Etienne Tête Avocat au Barreau de Lyon Palais 2015

Monsieur le Premier Ministre Hôtel Matignon 57 rue de Varenne 75007 Paris

Lyon, le lundi 1er septembre 2014

Monsieur le Premier Ministre,

Pour le compte de mes clients, Association de Sauvegarde des Landes et Coteaux de Gascogne, l'Association Très Grande Vigilance en Albret (TGV en Albret) et l'Association Landes Graves Viticulture Environnement en ARRUAN, trois associations opposée au programme GPSO, ci-dessous décrit, j'ai l'honneur de vous demander l'abrogation des dispositions suivantes:

L'article R11-3 du Code de l'Expropriation qui prévoit:

« L'expropriant adresse au préfet pour être soumis à l'enquête un dossier qui comprend obligatoirement: 1.-Lorsque la déclaration d'utilité publique est demandée en vue de la réelisetion de travaux ou d'ouvrages: (...) 5° L'appréciation sommaire des dépenses; (...) »

Par sa décision Compagnie Alitalia, le Conseil d'État institue la faculté pour tout administré de demander, sans condition de délai, à l'administration d'abroger les actes réglementaires illégaux dès l'origine ou devenus illégaux du fait d'un changement dans les circonstances de fait ou de droit (3 février 1989 - Compagnie Alitalia - p. Rec. Lebon 44).

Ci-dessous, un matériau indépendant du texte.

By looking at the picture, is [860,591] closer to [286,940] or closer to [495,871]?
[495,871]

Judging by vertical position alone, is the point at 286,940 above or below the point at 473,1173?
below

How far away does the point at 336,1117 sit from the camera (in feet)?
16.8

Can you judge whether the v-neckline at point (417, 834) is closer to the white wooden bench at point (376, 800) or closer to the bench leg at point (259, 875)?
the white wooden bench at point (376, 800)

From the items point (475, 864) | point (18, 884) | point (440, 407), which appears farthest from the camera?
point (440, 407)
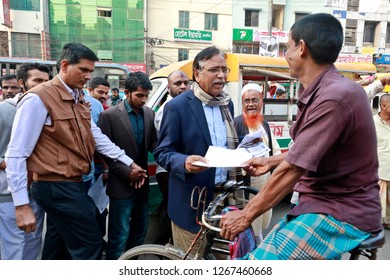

Solution ancienne et constante depuis l'arrêt « Despujol » du 10 janvier 1930.

Les dispositions contestées sont anciennes et ne correspondent plus aux besoins d'information du public et d'équilibre économique de la nation.

La loi n° 2002-285 du 28 février 2002 a autorisé l'approbation de la convention sur l'accès à l'information, la participation du public au processus décisionnel et l'accès à la justice en matière d'environnement (ensemble deux annexes), dite «convention d'Aarhus» .

L'article 2 indique notamment:

L'expression "information(s) sur l'environnement" désigne toute information disponible sous forme écrite, visuelle, orale ou électronique ou sous toute autre forme matérielle, et portant sur:

(...) b) Des facteurs tels que les substances, l'énergie, le bruit et les rayonnements et des activités ou mesures, y compris des mesures administratives, des accords relatifs à l'environnement, des politiques, lois, plans et programmes qui ont, ou risquent d'avoir, des incidences sur les éléments de l'environnement relevant de l'alinéa a) ci- dessus et l'analyse coût-avantages et les autres analyses et hypothèses économiques utilisées dans le processus décisionnel en matière d'environnement; »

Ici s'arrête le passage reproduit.